Bom dia. O dia começou e tu vens chegando. Querias escrever no caderno, mas o fazes neste teclado. Os cantos dos galos que anunciam a chegada próxima do sol. Os grilos. A manhã chegando. Mais um dia. De repente, percebes isto. Mais um dia. Ainda por aqui. As lembranças do dia anterior começam a chegar, e neste dia que começa, é como uma pururuca, as águas que chegam rio acima e as que aqui se encontram. O passado vindo e encontrando este presente, este lago que está aqui, esta superfície imóvel que começa a receber o afluxo do que foi ontem. Tudo que aqui está tem as suas raízes no passado.

## MATERIAL FORNECIDO
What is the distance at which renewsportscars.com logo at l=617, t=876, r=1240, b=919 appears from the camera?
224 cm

...

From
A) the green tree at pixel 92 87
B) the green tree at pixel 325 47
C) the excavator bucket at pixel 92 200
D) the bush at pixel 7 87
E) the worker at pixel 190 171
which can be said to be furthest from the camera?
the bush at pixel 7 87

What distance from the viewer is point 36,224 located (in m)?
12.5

## SEU OBJETIVO
Reescreva de forma mais breve o parágrafo do texto fornecido que começa com "Bom dia. O dia começou", preservando os fatos principais.

## RESPOSTA À TAREFA
O dia começa e tu chegas, escrevendo no teclado embora quisesses usar o caderno. Os galos cantam anunciando o sol, ouvem-se os grilos, e de repente percebes que é mais um dia e que ainda estás aqui. As lembranças do dia anterior chegam e encontram o presente, como águas que sobem o rio e alcançam a superfície imóvel de um lago. Tudo o que está aqui tem suas raízes no passado.